■ **Text shown**
= Beginning of Section =
Stone later taught and coached at Phelps Vocational High School here before becoming national director of recruiting for minority colleges with the Peace Corps. The ranks of those who saw him play sports in the District is thinning, but he remains a shining light of athletic accomplishment in these parts.

The Lefthander lives

Even if you're not the world's biggest Lefty Driesell fan, you've got to give him this: The old Lefthander never gives up.
Why is he coaching at Georgia State, which has the country's losingest NCAA Division I basketball program, at the age of 68? "I think Georgia State has a lot of potential."
Who's to argue. The Panthers had enjoyed exactly three winning seasons in 34 years when Driesell arrived in 1997. Under his tender ministrations, they've had three more since. And this time around, Lefty might have the peachiest team in the state. The other night, for example, it whacked Georgia 91-79 on the Bulldogs' home court, which wasn't supposed to happen. The Atlanta school caters to commuters and plays in the lowly Trans America Athletic Conference,
"This is the biggest win since I've been at Georgia State," Driesell said. "Hopefully, we will have a lot more before it's over. I like our club."
Driesell can't be picky about where he gets his players. His team is loaded with Division I transfers and those who came from the junior college ranks. The big star against Georgia was former Georgetown Hoya Shernard Long, who scored 30 points. Thomas Terrell, formerly of someplace called Copiah-Lincoln Community College, added 28.
And Driesell still knows how to motivate a team. Before the tipoff, he told his troops, "I've beaten North Carolina, Duke, UCLA just about every program in the country but this would be the biggest win I've ever had."
So, did this really rank at the top of the list for someone who has 734 victories at four schools, including Maryland, and is tied with Jerry Tarkanian as the winningest active coach?
"Wal, you know, I don't know," Lefty probably said. He's one of a kind, and long may he wave.
= End of Section =
■ **Problems to solve**
- 1) Repeat the part of the Lefty Driesell passage between "So, did this" and "may he wave.", inclusive.
- 2) In the Lefty Driesell passage, how many points did Shernard Long score against Georgia?
- 3) In the Lefty Driesell passage, which programs does Driesell name in his pregame remarks as ones he has beaten?
The data that comes next has no connection to the passage about Lefty Driesell.

■ **Information given**
= Beginning of Section =
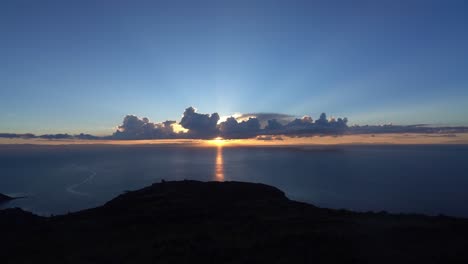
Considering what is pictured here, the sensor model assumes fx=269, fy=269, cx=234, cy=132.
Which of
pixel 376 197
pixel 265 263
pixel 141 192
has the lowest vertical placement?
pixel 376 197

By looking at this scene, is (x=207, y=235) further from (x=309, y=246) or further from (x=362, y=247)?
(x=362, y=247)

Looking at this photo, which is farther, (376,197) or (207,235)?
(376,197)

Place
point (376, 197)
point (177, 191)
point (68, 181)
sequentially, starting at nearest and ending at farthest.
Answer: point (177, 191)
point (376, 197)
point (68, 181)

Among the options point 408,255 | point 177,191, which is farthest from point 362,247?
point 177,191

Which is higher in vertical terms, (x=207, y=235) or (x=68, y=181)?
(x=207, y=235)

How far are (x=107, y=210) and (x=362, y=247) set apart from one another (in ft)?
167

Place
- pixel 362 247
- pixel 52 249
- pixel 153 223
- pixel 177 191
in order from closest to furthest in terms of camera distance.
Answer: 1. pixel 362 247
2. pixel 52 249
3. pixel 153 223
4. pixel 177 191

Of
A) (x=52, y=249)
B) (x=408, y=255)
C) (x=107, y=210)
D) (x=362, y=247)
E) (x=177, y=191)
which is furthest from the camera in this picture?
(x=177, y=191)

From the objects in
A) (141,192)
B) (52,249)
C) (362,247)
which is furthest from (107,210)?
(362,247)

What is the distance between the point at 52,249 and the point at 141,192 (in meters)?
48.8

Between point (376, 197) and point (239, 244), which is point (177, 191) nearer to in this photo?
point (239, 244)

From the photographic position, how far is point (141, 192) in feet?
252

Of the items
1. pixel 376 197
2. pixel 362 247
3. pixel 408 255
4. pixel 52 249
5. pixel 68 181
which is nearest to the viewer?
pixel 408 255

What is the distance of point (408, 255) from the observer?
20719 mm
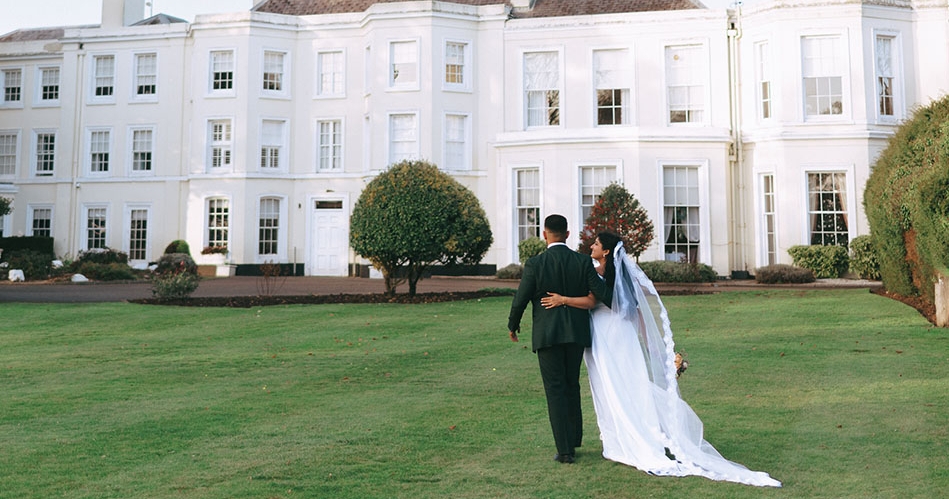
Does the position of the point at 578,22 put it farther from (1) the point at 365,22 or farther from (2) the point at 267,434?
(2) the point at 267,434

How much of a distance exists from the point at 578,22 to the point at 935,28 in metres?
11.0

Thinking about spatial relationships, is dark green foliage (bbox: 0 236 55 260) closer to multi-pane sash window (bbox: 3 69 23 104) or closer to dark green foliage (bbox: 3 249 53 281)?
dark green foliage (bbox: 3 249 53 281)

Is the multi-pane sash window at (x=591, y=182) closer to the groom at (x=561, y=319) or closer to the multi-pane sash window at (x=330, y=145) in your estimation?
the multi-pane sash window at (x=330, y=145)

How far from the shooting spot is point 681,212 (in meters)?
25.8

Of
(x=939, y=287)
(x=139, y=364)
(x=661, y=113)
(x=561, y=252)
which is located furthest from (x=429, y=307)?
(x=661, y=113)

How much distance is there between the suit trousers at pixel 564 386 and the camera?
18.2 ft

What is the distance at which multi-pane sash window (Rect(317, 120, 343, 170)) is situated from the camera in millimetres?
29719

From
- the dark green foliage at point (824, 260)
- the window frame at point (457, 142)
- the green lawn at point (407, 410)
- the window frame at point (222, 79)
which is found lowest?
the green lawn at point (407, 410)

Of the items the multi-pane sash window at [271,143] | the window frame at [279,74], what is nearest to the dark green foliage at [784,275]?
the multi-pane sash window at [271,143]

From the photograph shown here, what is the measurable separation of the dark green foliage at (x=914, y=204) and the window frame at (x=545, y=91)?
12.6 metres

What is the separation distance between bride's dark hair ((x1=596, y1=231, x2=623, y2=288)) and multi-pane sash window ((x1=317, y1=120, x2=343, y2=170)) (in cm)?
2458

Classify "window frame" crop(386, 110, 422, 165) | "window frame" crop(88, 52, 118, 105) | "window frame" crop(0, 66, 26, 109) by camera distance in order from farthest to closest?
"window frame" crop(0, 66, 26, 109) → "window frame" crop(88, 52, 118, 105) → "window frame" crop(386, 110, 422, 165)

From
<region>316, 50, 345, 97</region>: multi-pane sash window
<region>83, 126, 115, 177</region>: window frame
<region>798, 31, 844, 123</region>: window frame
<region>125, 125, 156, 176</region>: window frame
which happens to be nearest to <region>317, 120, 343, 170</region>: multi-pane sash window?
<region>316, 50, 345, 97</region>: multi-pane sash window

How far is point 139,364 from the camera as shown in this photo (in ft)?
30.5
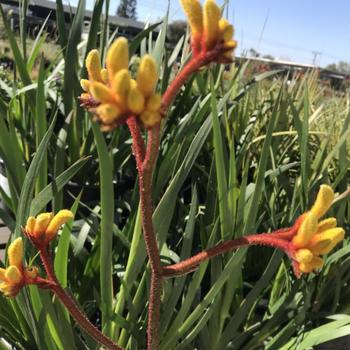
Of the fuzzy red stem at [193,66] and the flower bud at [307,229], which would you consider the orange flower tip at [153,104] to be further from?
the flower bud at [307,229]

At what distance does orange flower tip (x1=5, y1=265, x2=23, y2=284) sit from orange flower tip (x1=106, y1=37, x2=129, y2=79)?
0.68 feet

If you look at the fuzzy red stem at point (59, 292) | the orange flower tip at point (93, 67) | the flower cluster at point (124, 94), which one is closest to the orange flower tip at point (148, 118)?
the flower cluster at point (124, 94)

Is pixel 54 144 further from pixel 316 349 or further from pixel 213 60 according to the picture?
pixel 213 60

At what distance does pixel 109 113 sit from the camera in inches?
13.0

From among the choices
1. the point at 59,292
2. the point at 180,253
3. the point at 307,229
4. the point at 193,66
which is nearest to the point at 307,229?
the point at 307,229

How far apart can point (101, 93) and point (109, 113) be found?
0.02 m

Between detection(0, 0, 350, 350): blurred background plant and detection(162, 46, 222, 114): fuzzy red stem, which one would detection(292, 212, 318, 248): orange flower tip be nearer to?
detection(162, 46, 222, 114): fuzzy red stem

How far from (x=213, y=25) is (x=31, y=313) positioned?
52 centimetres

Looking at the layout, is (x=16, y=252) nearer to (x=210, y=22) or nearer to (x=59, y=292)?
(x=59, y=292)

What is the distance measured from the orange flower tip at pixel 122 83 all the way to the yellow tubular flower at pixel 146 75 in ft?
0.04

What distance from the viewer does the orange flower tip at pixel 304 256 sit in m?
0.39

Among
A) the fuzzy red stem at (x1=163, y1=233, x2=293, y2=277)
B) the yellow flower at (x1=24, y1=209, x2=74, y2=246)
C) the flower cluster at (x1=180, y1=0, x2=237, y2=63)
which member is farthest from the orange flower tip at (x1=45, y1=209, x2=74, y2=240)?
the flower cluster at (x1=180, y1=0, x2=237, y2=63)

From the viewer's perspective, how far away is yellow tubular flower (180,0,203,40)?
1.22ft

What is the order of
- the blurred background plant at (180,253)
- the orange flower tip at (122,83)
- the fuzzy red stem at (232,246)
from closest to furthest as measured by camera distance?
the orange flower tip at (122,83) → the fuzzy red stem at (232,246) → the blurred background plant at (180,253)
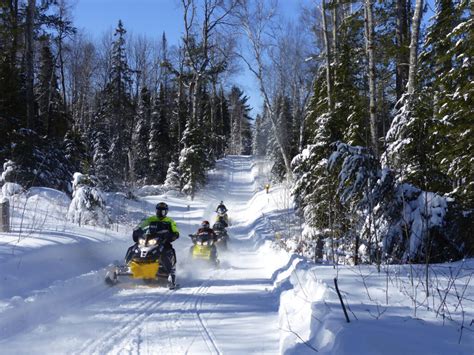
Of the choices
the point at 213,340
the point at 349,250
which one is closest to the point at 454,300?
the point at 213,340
= End of Section =
■ **Answers for this exercise**
- 1)
So, did this really rank at the top of the list for someone who has 734 victories at four schools, including Maryland, and is tied with Jerry Tarkanian as the winningest active coach?
"Wal, you know, I don't know," Lefty probably said. He's one of a kind, and long may he wave.

- 2) 30 points.

- 3) North Carolina, Duke, UCLA